Forum for Science, Industry and Business

Sponsored by:     3M 
Search our Site:

 

Deep Sea Technology Is Put To The Test In Campus Tank

22.11.2002


Photo A: Louis Whitcomb supervises underwater robotics research at Johns Hopkins, including a new lab that features a tank filled with nearly 43,000 gallons of water.
Photo by Jay Van Rensselaer


Photo B: Doctoral student James Kinsey prepares to test the navigation and control systems that guide the lab’s underwater robot.
Photo by Jay Van Rensselaer


Tethered Robotic Sub Helps Engineers Refine Computerized Navigation, Control Systems

In a new indoor tank filled with almost 43,000 gallons of water, Johns Hopkins engineers are developing and testing computer control systems to serve as the "brains" for some of the world’s leading deep sea robotic exploration vehicles. To promote advances in underwater robotics, the Whiting School of Engineering recently constructed the circular hydrodynamics tank, 14 feet deep and 25 feet in diameter, inside a large lab space within Maryland Hall.
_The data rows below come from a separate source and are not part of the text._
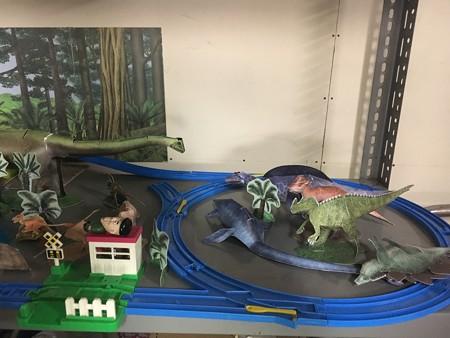 恐竜ランドの立っ端を確保03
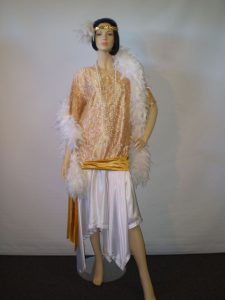Plus size longer 1920's/1930's dress in gold and white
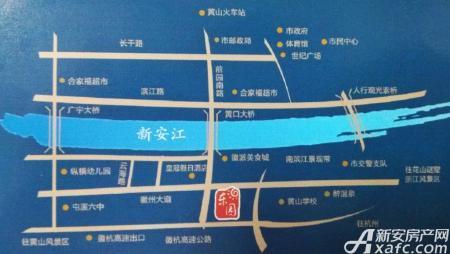 山田东园交通图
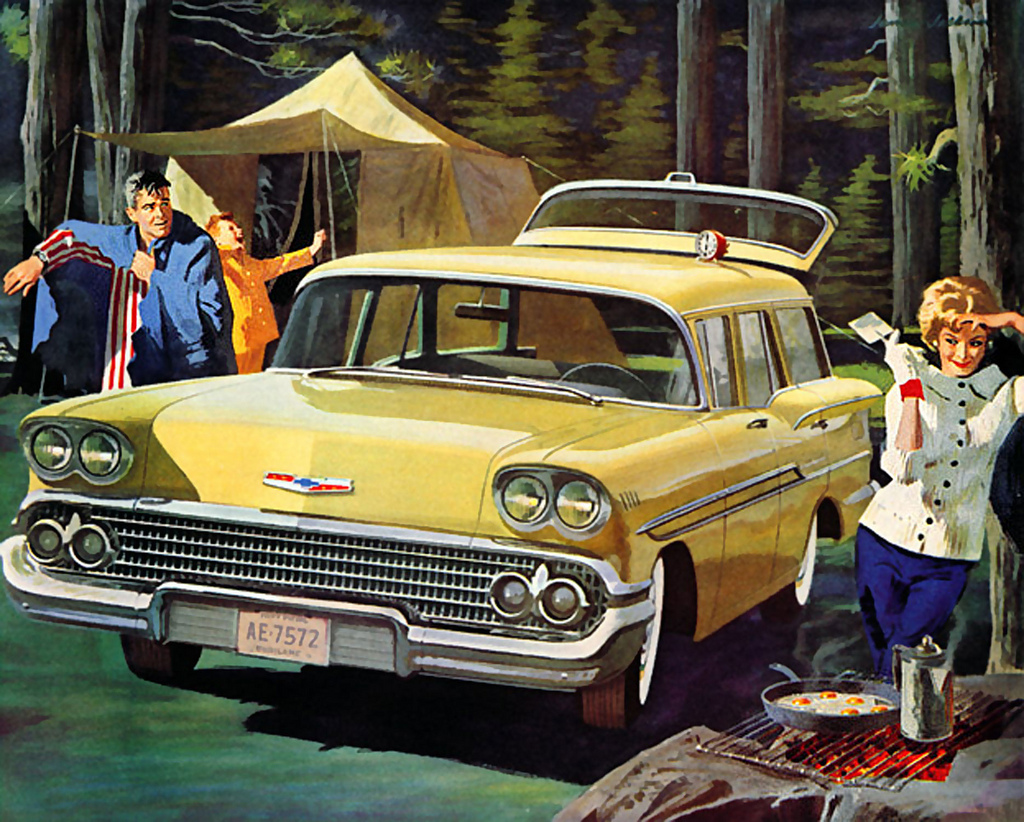 Automotive Lemons Ten Car Ads Featuring Yellow Cars on 1950 packard adds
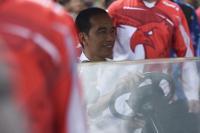 Berikan Arahan, Besok Jokowi Kumpulkan Kepala Daerah Seluruh Indonesia di Istana Merdeka
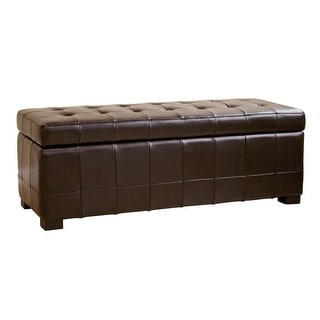 Caroline Dark Brown Full Leather Storage Bench Ottoman with Dimples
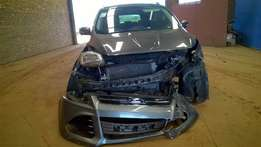 Ford Kuga stripping for spare parts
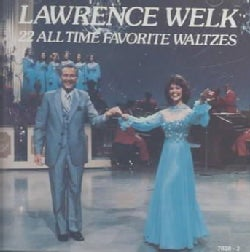 Lawrence Welk - 22 All-Time Favorite Waltzes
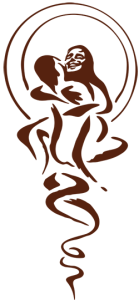 sacred-loving-institute-logo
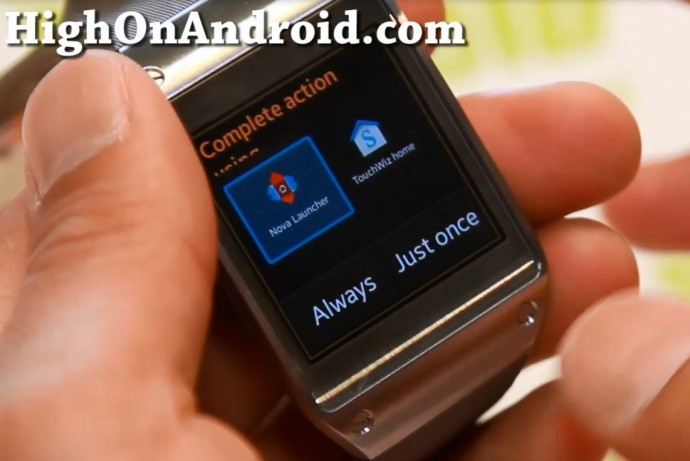 howto-install-apk-files-galaxygear-11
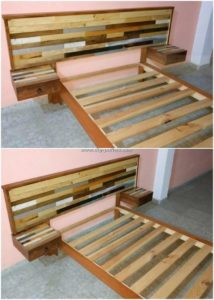 Pallet Bed and Headboard with Side Tables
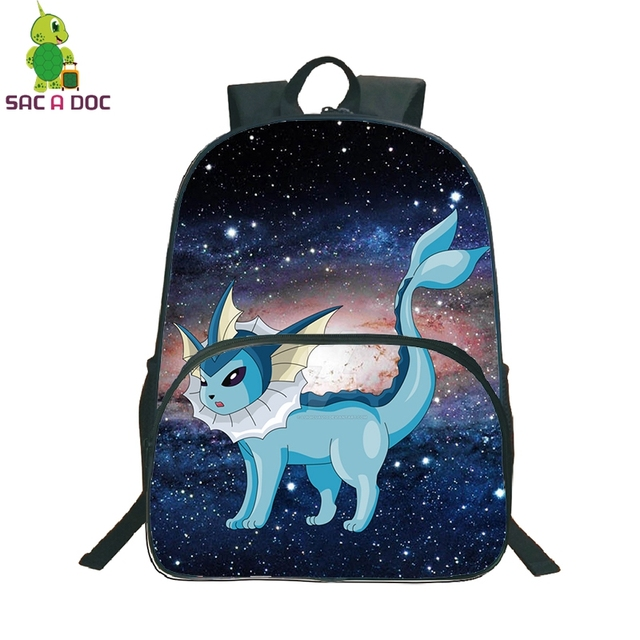 7bceaa6d3b33 Pokemon Vaporeon Galaxy Universe Space Backpack Children School Bags Daily  Backpack Women Men Leisure Travel Shoulder Bags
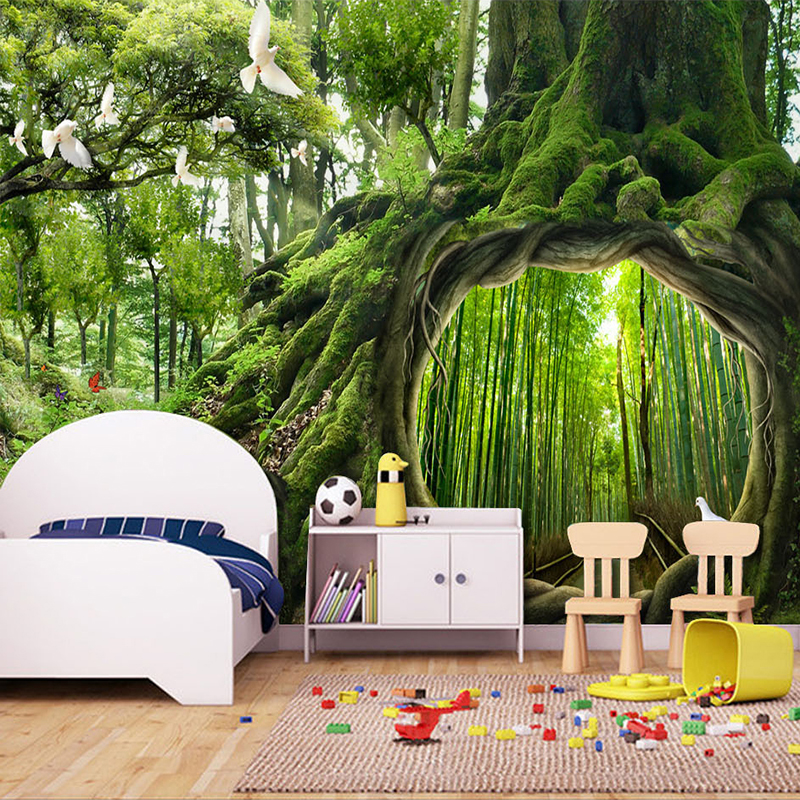Custom Photo Wallpaper Green Virgin Forest Tree Hole Stereoscopic Mural Wall Painting Living Room Bedroom Background Murales 3D купить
In the tank, researchers are testing the JHU Remotely Operated Vehicle, a small underwater robot developed at the university. Its navigation and control systems, also developed at Johns Hopkins, have recently been adapted and enhanced for use in the much larger Jason II vehicle, a new deep-sea oceanographic research robot operated by the Woods Hole Oceanographic Institution. The Johns Hopkins navigation program also has been deployed aboard the Deep Submergence Vehicle Alvin, Woods Hole’s inhabited oceanographic submersible.



Future navigation and control techniques devised in the new test tank are expected to improve the operations of deep-sea robots such as Jason II and Isis, a similar vessel that Woods Hole is developing for the University of Southampton in the United Kingdom.

"Our research goal is to develop new technology to enable new oceanographic research," says Louis Whitcomb, associate professor in the Department of Mechanical Engineering, who is director of the new testing facility. "Moreover, we collaborate with other institutions like the National Deep Submergence Facility at Woods Hole Oceanographic Institution to deploy these new technologies for ocean science on vehicles such as Jason II and Alvin."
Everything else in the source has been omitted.